As an unperfect actor on the stage,
Who with his fear is put besides his part,
Or some fierce thing replete with too much rage,
Whose strength’s abundance weakens his own heart;
So I, for fear of trust, forget to say
The perfect ceremony of love’s rite,
And in mine own love’s strength seem to decay,
O’ercharg’d with burden of mine own love’s might.
O let my books be then the eloquence
And dumb presagers of my speaking breast,
Who plead for love and look for recompense
More than that tongue that more hath more express’d.
O, learn to read what silent love hath writ:
To hear with eyes belongs to love’s fine wit.

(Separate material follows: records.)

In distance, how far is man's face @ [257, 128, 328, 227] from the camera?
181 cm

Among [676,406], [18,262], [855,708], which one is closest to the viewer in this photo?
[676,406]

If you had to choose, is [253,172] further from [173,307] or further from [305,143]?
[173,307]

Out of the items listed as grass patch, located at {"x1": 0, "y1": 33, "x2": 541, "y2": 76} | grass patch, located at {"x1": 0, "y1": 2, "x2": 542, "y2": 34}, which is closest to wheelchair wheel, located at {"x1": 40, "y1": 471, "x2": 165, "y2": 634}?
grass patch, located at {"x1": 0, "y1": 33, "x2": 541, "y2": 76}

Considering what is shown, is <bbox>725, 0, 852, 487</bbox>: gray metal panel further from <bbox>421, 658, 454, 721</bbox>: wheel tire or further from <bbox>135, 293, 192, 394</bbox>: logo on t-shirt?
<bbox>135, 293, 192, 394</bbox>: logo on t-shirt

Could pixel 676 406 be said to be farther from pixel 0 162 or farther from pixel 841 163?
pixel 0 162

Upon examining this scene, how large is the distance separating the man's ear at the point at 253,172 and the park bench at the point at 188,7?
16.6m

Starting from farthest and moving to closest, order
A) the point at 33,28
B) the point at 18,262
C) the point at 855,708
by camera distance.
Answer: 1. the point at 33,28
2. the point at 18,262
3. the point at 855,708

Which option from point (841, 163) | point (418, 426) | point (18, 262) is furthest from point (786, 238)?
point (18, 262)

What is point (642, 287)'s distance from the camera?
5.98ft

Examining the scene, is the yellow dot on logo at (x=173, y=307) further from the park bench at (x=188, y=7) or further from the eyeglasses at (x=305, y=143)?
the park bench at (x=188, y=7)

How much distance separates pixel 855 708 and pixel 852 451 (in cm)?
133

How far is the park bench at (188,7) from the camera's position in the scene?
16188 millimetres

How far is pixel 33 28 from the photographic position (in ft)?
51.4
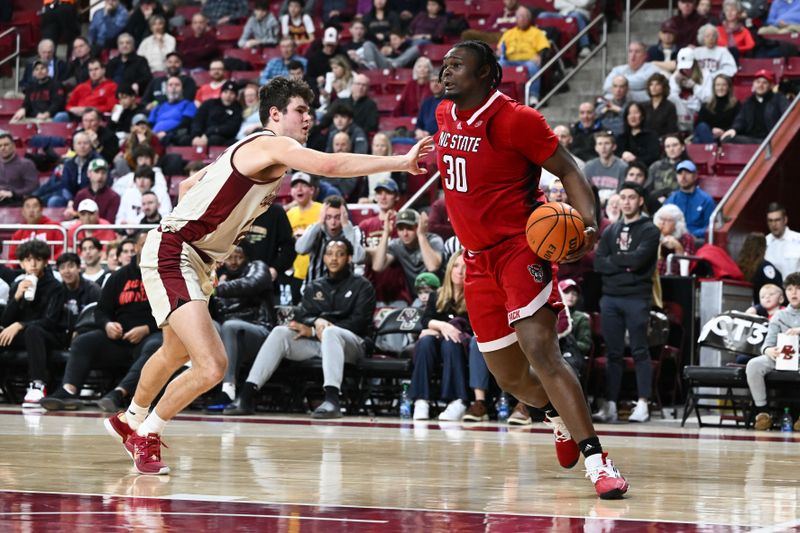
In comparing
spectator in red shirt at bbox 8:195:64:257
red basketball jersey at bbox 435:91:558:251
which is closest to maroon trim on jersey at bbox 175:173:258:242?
red basketball jersey at bbox 435:91:558:251

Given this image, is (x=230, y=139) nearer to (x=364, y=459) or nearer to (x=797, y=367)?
(x=797, y=367)

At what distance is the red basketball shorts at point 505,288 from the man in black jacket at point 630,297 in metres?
5.02

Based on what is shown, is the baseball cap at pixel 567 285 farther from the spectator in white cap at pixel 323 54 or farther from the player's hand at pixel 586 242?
the spectator in white cap at pixel 323 54

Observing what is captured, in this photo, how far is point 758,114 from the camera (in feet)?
45.7

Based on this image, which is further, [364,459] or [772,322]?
[772,322]

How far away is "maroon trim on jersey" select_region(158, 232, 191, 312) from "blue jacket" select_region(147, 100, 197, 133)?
456 inches

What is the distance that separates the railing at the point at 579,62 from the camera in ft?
51.4

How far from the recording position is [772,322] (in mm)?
10281

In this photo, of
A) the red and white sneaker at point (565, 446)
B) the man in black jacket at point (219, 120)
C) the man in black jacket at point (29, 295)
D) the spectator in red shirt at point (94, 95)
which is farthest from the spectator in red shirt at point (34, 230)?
the red and white sneaker at point (565, 446)

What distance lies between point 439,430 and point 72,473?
3876 millimetres

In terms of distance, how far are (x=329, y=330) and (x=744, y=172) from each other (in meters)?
4.55

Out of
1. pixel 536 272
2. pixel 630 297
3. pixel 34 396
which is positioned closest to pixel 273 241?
pixel 34 396

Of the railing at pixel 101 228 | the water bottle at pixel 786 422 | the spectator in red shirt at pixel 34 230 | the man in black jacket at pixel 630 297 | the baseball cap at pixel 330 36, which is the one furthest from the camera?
the baseball cap at pixel 330 36

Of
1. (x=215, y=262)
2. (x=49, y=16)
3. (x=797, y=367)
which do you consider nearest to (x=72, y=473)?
(x=215, y=262)
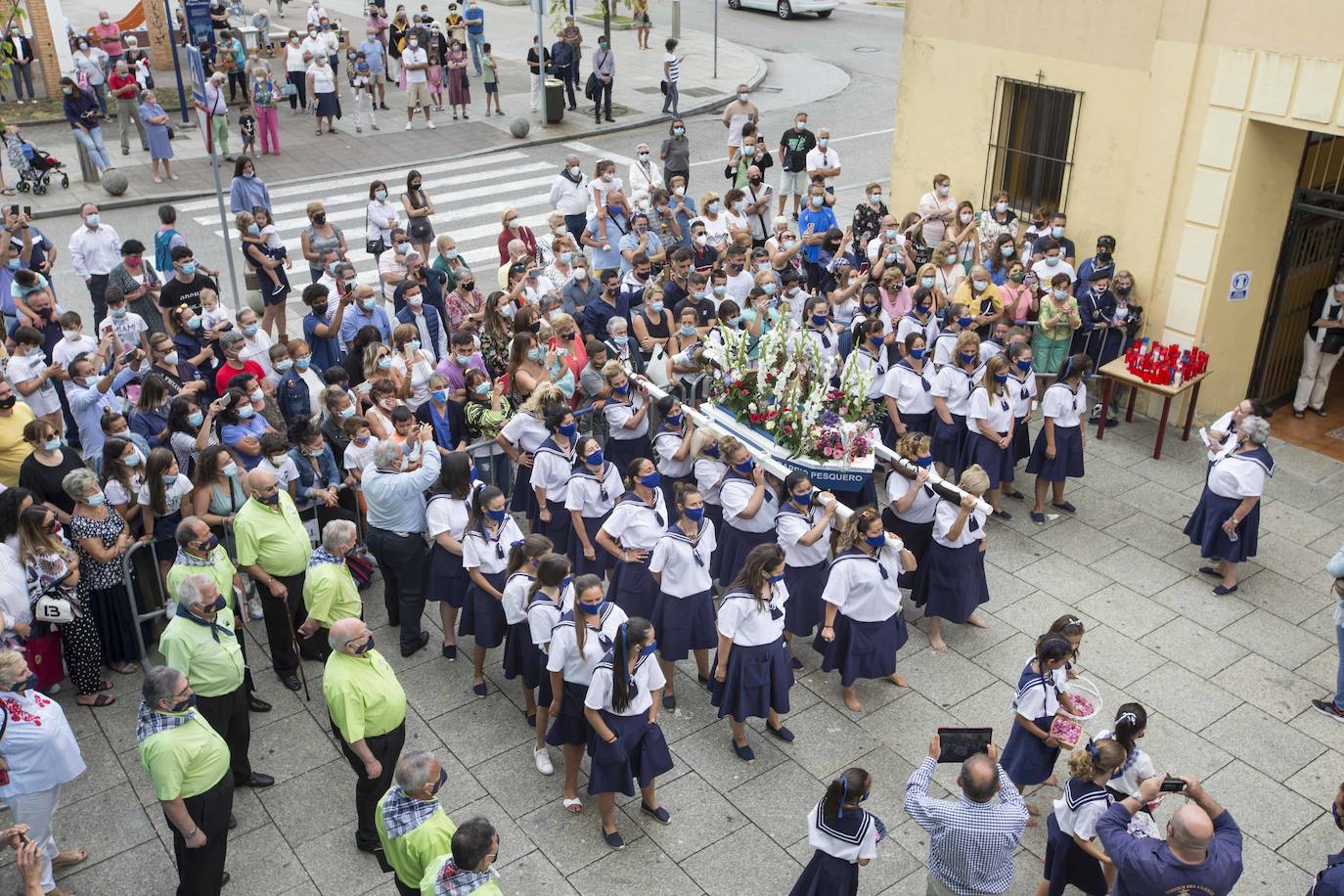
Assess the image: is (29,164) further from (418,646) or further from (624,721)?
(624,721)

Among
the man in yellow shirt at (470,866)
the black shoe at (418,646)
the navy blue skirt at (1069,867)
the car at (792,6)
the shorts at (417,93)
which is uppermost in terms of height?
the car at (792,6)

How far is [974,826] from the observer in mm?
6305

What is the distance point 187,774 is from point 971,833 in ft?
14.0

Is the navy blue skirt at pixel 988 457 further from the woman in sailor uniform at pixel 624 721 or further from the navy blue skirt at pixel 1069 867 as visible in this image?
the woman in sailor uniform at pixel 624 721

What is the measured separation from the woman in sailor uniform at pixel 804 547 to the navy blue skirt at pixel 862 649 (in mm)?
363

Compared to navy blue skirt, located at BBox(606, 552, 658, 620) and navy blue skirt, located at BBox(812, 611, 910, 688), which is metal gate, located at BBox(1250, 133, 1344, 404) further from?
navy blue skirt, located at BBox(606, 552, 658, 620)

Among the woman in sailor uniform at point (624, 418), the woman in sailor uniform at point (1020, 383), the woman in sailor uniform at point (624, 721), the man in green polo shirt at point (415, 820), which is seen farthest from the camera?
the woman in sailor uniform at point (1020, 383)

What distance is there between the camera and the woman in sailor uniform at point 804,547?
29.1ft

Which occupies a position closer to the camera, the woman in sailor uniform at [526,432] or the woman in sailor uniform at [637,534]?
the woman in sailor uniform at [637,534]

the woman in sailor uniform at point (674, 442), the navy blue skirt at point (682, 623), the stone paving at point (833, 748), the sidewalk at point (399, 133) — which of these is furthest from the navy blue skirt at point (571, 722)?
the sidewalk at point (399, 133)

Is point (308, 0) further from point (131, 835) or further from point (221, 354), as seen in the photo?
point (131, 835)

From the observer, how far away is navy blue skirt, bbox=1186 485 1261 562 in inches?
401

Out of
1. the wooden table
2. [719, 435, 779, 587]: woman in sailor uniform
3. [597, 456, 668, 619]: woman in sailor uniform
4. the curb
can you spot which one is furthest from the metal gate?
the curb

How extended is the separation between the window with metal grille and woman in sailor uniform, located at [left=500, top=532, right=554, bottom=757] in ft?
30.8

Come un imperfetto attore sulla scena
che per paura scorda la sua parte,
o come un essere feroce colmo d’eccessiva furia,
a cui l’abbondanza della forza indebolisce il cuore;
così io, per paura e per sfiducia, dimentico di dire
la perfetta cerimonia del rituale d’amore,
e, nella forza stessa del mio amore, mi sento svigorire,
sopraffatto dal fardello della potenza.
Oh, siano i miei fogli, allora, l’eloquenza
e gli àuguri muti del mio parlante petto,
che chiedono amore e attendono una ricompensa
che sia più grande che per quella lingua che più e di più ha espresso.
Oh, impara a leggere ciò che il silenzioso amore ha scritto;
udir con gli occhi s’addice al fine ingegno dell’amore.